Die bereits erwähnten Erfahrungen mit computergestützter juristischer Subsumtion zeigen im übrigen, dass juristische Wertungen meist hoch komplex und (wie z.B. der Auslegungsprozess) oft auch sehr offen sind, so dass eine Übertragung der entsprechenden Prozesse auf Computersysteme deswegen in der Regel nicht praktikabel ist. Computer selbst führen deswegen in dem neuen Informationssystem keinerlei Wertungsvorgänge durch, sondern beschränken sich auf streng logische Funktionen, bei denen sie auch in anderen Bereichen der Rechtsinformatik – z.B. bei Rechtsprechungsdatenbanken – überaus erfolgreich sind und sich bewährt haben.
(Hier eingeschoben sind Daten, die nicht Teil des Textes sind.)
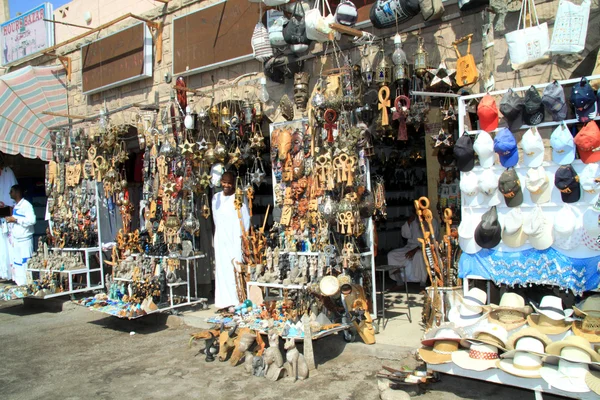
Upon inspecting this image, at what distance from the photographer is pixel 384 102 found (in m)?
5.28

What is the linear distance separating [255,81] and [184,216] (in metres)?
2.06

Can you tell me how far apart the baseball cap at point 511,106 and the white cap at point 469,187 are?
578mm

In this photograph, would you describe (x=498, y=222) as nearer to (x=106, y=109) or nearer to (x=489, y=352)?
(x=489, y=352)

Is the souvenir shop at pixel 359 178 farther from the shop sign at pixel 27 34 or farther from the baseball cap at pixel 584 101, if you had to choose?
the shop sign at pixel 27 34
Die entsprechenden „wertenden“ Datenfelder werden daher von den Verfassern des jeweiligen Landesberichts oder vom Ersteller des rechtsvergleichenden Querschnitts bestimmt und verantwortet. Damit vermeidet das geplante Max-Planck-Informationssystem für Strafrechtsvergleichung Mängel, die zum Scheitern von Systemen der elektronischen Subsumtion geführt haben. Diese Überlegungen machen deutlich, dass bei der Entwicklung derartiger Rechtsinformatiksystem nicht nur die Methodenfragen des jeweiligen Rechtsgebiets, sondern auch die Grundlagen der Rechtsinformatik und die Erfahrungen mit vergleichbaren Projekten berücksichtigt werden müssen.

Technik

Die Erfassung der unterschiedlichen oder übereinstimmenden nationalen Regelungen in gezielt ansprechbaren Datenfeldern wird im Rahmen der Auswertung nicht nur die Beantwortung neuer Forschungsfragen und die Vornahme neuartiger Analysen ermöglichen, die für eine universale Rechtsvergleichung vor allem bei der Ermittlung gemeinsamer Rechtsprinzipien und der Entwicklung von Modellgesetzen erforderlich sind. Die datenmäßige Erfassung der wichtigsten Unterschiede zwischen den Rechtsordnungen wird es bei späteren Suchabfragen auch ermöglichen, die rechtlichen Lösungen verschiedener Sachprobleme miteinander in Bezug zu setzen. Dies gilt z.B. im Hinblick auf die Beantwortung der folgenden Fragen, die jeweils zwei rechtliche Problemstellungen kombinieren: „Welche Common Law Systeme haben ein Einheitstätersystem und welche ein dualistisches Tätersystem?“ Oder: „In welchen Mitgliedstaaten des Europarats liegt das Schutzalter von Kindern im Bereich der Kinderpornographie bei 14 Jahren?“ Oder: „In welchen Rechtsordnungen mit einer Unterscheidung von Täterschaft und Teilnahme sind die Strafdrohungen für Täterschaft und Anstiftung oder für Täterschaft und Beihilfe gleich?